Following the Pecora hearings, a wave of regulatory legislation attempts to keep America's corporate criminals under control, although "short selling", one of the financial games most beloved of experienced Wall Street swindlers, was not outlawed.
Almost all of the protective legislation would vanish or be diluted in the 1990s by William "Slick Willy" Clinton, leaving the savings of Americans once again completely at the mercy of financial racketeers with entirely predictable results.
1934:
The Securities and Exchange Commission (SEC) is created, theoretically to clean up the financial swindling industry which has ravaged the wealth of Americans. Franklin Roosevelt, having a puckish sense of humor and owing a favor or two to Joseph "Jittery Joe" Kennedy for cash received, appoints him as the SEC's first chairman.
As one of America's leading financial scam artists and stock market swindlers, Kennedy certainly knows how the crooks work. Roosevelt justifies the appointment by telling an advisor that it takes "a thief to catch a thief."
You can't make this shit up.
Awesome post. There was a fight between the power brokers back then, I believe Joe tried to subvert the Rockerfeller/Red shield Ideology by planting his boys in their system. Having them infiltrate their schooling, learn their thinking and use it to gain power. Once Kennedy got the presidency he then spoke out against them and disagreed with the Asian policy they were trying to install at the time. http://www.youtube.com/watch?v=DxnpujfanUM This stuff runs deep and intertwines with the mafia and organized religous institutions which by no coincidence label their own by http://dictionary.reference.com/browse/denomination.
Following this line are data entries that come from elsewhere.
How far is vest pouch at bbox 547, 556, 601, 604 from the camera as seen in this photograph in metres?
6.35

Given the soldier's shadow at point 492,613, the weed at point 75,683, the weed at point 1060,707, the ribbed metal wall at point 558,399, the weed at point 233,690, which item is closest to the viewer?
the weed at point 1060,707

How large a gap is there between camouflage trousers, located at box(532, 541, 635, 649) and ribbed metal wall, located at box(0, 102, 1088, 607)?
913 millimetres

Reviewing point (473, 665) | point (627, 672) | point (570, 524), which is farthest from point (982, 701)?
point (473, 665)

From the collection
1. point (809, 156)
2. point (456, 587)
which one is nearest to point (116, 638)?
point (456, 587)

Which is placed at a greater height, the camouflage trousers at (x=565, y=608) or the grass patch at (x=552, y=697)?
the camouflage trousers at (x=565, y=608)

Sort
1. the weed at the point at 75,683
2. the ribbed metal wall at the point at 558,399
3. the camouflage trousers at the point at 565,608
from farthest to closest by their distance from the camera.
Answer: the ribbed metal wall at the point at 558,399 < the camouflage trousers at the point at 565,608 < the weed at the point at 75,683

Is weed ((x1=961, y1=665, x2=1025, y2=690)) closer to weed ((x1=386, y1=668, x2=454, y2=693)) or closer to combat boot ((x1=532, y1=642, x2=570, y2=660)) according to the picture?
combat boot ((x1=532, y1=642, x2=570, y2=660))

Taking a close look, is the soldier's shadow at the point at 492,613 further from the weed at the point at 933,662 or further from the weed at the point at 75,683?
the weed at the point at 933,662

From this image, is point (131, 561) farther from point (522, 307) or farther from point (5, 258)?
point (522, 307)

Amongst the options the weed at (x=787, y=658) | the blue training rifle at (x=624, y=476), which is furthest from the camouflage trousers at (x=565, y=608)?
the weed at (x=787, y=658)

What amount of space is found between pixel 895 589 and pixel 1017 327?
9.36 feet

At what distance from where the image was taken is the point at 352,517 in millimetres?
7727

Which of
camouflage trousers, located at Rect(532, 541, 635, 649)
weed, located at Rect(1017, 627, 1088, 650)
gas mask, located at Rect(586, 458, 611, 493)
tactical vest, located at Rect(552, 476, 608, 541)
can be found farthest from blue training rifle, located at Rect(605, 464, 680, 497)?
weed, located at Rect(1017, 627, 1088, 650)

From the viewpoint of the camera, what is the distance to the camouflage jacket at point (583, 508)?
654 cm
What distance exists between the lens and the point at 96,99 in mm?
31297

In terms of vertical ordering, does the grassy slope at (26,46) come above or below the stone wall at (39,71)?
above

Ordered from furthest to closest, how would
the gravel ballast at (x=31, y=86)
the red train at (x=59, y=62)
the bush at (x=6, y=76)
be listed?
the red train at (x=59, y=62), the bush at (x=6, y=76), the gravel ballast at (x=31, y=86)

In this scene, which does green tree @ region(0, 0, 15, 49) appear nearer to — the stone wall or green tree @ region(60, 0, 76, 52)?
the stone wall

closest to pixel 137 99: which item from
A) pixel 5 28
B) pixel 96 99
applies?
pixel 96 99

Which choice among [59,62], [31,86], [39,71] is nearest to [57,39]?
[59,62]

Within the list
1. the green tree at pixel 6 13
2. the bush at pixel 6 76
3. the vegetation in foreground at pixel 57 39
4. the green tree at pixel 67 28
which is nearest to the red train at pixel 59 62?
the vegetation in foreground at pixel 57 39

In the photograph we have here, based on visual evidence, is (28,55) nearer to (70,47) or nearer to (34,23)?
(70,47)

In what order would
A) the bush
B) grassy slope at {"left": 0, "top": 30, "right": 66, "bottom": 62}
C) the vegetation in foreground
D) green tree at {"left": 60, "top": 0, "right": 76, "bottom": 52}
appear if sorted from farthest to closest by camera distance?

I would only add that JP tesitified with a midget on his lap; presumably a PR stunt to create the impression that he cared about the "little people".
What a great read! Source, please?
David Pierre
Good post. The Government (and its vested/monied interests) are the 'enemy within' we have always been looking for. The system (Govt) is the biggest criminal in society. Empty the jails and fill it with the establishment
How you can believe that the "bad guys" only can exist in govt is beyond me. Go ahead, wipe out govt (would be fine with me), but don't cry (make up some other BS reason why things are so fucked up) when stuff continues to deteriorate.
That you can, on one hand, use the words "criminal" and "enemy" and on the other hand promote lawlessness (vacuum from NO govt) shows that you are lacking any sense of reason. Such is the case with those who have hidden agendas...
It's an issue of BIG = FAIL. And this goes to the bigness of the human population (overrunning the planet's resources- if there were plenty of resources people [like you] wouldn't be bitching about anything).
Agreed.
Instead, revoke the bank's charters and nationalize them.
You don't need a private banking system. But if you want one, it has to be 100% private - No public support, period.
Bingo.
A few, no a flood of, prosecutions would be welcome too.
GS believes it can't be material non-public information as long as the whole company knows.
The only schmuck in jail in the last couple of years is Madoff and that's only because he didn't buy a bank and go to the hand-out window. "Uncle, can you spare a billion?" That would have flushed him up and nobody would know who he is today.